While the latter PR has been merged, the fix is still only part of the dev branch and hasn't been properly released yet. Fortunately, raylib is not affected by this bug: It does currently ship version 0.11.16 of miniaudio, but its usage of the library predates miniaudio's high-level API and it therefore uses a different, non-SSE-optimized code path for its format conversions.

The only slightly tricky part of implementing a miniaudio backend for Shuusou Gyoku lies in setting up multiple simultaneously playing instances for each individual sound. The documentation and answers on the issue tracker heavily push you toward miniaudio's resource manager and its file abstractions to handle this use case. We surely could turn Shuusou Gyoku's numeric sound effect IDs into fake file names, but it doesn't really fit the existing architecture where the sound interface just receives in-memory .WAV file buffers loaded from the SOUND.DAT packfile.
In that case, this seems to be the best way:

Call ma_decode_memory() to decode from any of the supported audio formats to a buffer of raw PCM samples.
At this point, you can choose between
1. decoding into the original format the sound effect is stored in, which would require it to be converted to the playback format every time it's played, or
2. decoding into 32-bit floats (the native bit depth of the miniaudio engine) and the native sampling rate of the playback device, which avoids any further resampling and floating-point conversion, but takes up more memory.
Nowadays, it's not clear at all which of the two approaches is faster. Does it actually matter if we save the audio thread from doing all those floating-point operations on every sample? Or is that no longer true these days because the audio thread is probably running on a different CPU core, the rest of the game largely doesn't touch the floating-point parts of your CPU anyway, and you'd rather want to keep sound effects small so that they can better fit into the CPU cache? That would be an interesting question to benchmark, but just like the similar text rendering question from the last blog posts, it doesn't matter for this tiny 2000s retro game. 😌
I went with 2) mainly because it simplified all the debugging I was doing. At a sampling rate of 48,000 Hz, this increases the memory usage for all sound effects from 379 KiB to 3.67 MiB. At least I'm not channel-expanding all sound effects as well here… We've seen earlier that mono➜stereo expansion is SSE-optimized, so it's very hard to justify a further doubling of the memory usage here.

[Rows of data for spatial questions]

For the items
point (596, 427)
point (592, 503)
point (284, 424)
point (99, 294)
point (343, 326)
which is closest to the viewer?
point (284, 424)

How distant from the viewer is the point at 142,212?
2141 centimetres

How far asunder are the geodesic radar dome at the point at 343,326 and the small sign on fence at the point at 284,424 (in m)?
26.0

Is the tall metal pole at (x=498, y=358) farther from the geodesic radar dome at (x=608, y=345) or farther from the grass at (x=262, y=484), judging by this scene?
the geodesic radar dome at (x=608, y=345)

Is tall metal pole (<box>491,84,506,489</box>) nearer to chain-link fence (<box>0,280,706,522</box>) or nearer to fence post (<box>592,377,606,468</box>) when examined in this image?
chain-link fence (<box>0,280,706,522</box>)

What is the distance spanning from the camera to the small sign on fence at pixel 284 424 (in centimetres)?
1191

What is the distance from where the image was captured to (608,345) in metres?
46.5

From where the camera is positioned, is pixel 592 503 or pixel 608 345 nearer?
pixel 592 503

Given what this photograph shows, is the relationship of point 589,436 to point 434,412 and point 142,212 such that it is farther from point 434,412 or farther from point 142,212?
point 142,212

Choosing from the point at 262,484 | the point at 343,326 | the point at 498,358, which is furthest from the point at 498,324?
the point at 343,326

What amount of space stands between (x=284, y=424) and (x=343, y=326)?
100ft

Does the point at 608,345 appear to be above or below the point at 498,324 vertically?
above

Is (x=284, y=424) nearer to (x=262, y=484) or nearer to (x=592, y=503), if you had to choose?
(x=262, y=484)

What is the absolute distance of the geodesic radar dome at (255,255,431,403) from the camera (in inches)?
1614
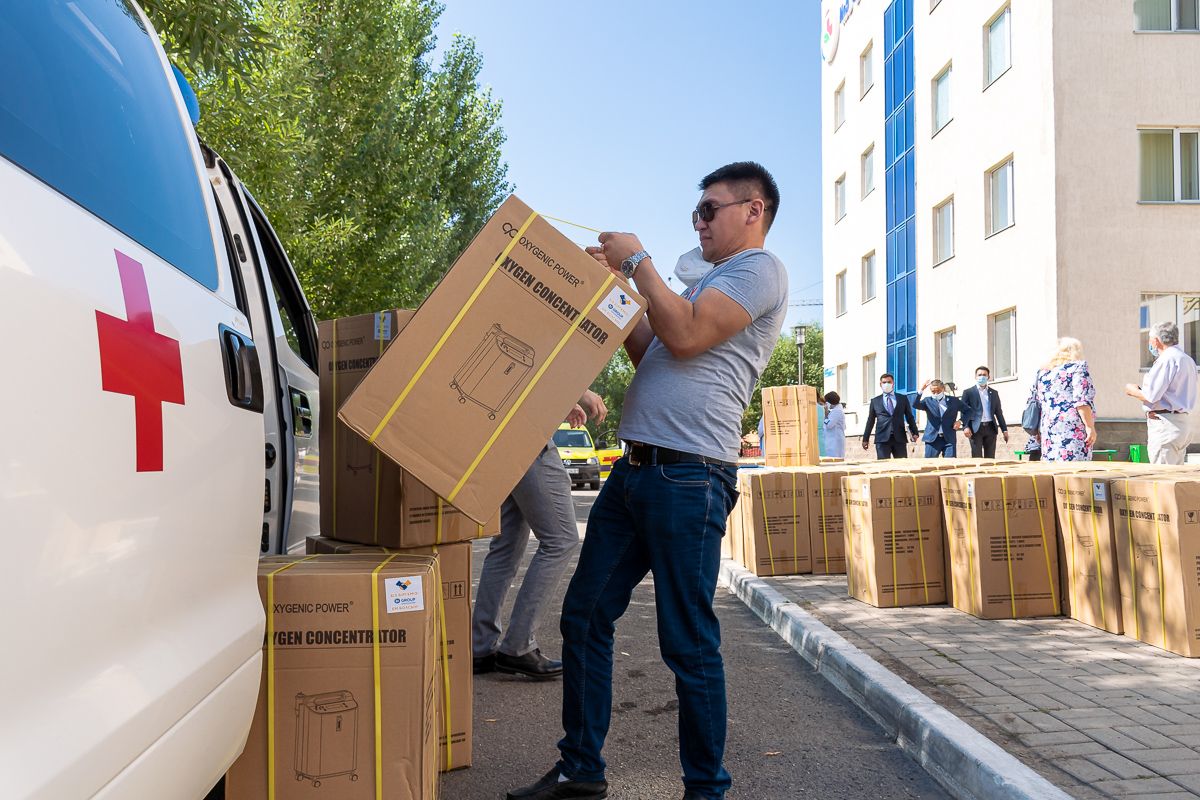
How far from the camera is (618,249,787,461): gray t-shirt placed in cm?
295

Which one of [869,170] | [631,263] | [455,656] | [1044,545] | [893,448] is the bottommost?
[455,656]

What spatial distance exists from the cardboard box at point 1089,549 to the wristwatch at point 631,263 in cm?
328

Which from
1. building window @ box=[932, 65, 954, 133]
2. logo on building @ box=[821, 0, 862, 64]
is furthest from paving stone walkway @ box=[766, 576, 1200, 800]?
logo on building @ box=[821, 0, 862, 64]

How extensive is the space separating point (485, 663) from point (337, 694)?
2.53 metres

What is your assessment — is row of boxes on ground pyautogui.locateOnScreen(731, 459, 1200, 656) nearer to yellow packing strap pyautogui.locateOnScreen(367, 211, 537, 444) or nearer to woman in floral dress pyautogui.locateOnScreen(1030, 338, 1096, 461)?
woman in floral dress pyautogui.locateOnScreen(1030, 338, 1096, 461)

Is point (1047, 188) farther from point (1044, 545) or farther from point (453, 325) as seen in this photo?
point (453, 325)

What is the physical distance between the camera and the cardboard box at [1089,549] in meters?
4.96

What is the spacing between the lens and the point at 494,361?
2.55 metres

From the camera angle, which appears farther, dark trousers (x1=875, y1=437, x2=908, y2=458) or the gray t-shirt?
dark trousers (x1=875, y1=437, x2=908, y2=458)

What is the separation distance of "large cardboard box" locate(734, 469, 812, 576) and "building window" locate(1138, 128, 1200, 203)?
12.4 m

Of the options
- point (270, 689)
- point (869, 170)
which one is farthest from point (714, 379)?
point (869, 170)

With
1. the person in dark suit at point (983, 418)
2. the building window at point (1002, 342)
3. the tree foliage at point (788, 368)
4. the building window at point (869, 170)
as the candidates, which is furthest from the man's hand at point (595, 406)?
the tree foliage at point (788, 368)

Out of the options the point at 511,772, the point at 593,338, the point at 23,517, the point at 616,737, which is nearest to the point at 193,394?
the point at 23,517

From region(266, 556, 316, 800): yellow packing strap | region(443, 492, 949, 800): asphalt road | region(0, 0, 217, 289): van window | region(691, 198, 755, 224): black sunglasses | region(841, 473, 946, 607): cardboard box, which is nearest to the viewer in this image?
region(0, 0, 217, 289): van window
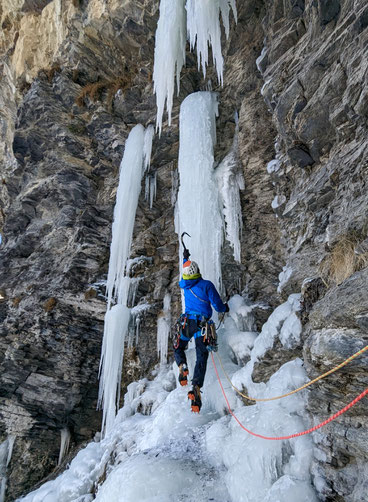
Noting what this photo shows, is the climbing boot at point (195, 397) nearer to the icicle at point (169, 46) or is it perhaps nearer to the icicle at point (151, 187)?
the icicle at point (169, 46)

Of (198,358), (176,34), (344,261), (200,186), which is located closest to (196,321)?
(198,358)

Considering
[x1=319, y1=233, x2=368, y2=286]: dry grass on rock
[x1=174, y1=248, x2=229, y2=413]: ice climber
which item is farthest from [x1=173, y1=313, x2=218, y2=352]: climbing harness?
[x1=319, y1=233, x2=368, y2=286]: dry grass on rock

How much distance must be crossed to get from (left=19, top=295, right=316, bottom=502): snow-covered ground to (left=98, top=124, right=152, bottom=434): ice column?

◆ Goals ◆
1) In the miniaudio passage, how much does decoding into 32-bit floats at 48,000 Hz raise the memory usage of all sound effects?
2) Write the next part of the miniaudio passage, starting after its last sentence.
These records stand apart from the miniaudio passage and are separate material.

◆ Task-by-task results ◆
1) It goes from 379 KiB to 3.67 MiB.

2)
Then, for each instance of the sound, call
- ma_audio_buffer_ref_init() to create a reference buffer with its own playback cursor, and
- ma_sound_init_from_data_source() to create a new high-level sound node that will play back the reference buffer.

As a side effect of hunting that one critical bug in miniaudio, I've now learned a fair bit about audio resampling in general. You'll probably need some knowledge about basic digital signal behavior to follow this section, and that video is still probably the best introduction to the topic.

So, how could this ever be an issue? The only time I ever consciously thought about resampling used to be in the context of the Opus codec and its enforced sampling rate of 48,000 Hz, and how Opus advocates claim that resampling is a solved problem and nothing to worry about, especially in the context of a lossy codec. Still, I didn't add Opus to thcrap's BGM modding feature entirely because the mere thought of having to downsample to 44,100 Hz in the decoder was off-putting enough. But even if my worries were unfounded in that specific case: Recording the Stereo Mix of Shuusou Gyoku's now two audio backends revealed that apparently not every audio processing chain features an Opus-quality resampler…

If we take a look at the material that resamplers actually have to work with here, it quickly becomes obvious why their results are so varied. As mentioned above, Shuusou Gyoku's sound effects use rather low sampling rates that are pretty far away from the 48,000 Hz your audio device is most definitely outputting. Therefore, any potential imaging noise across the extended high-frequency range – i.e., from the original Nyquist frequencies of 11,025 Hz/5,512.5 Hz up to the new limit of 24,000 Hz – is still within the audible range of most humans and can clearly color the resulting sound.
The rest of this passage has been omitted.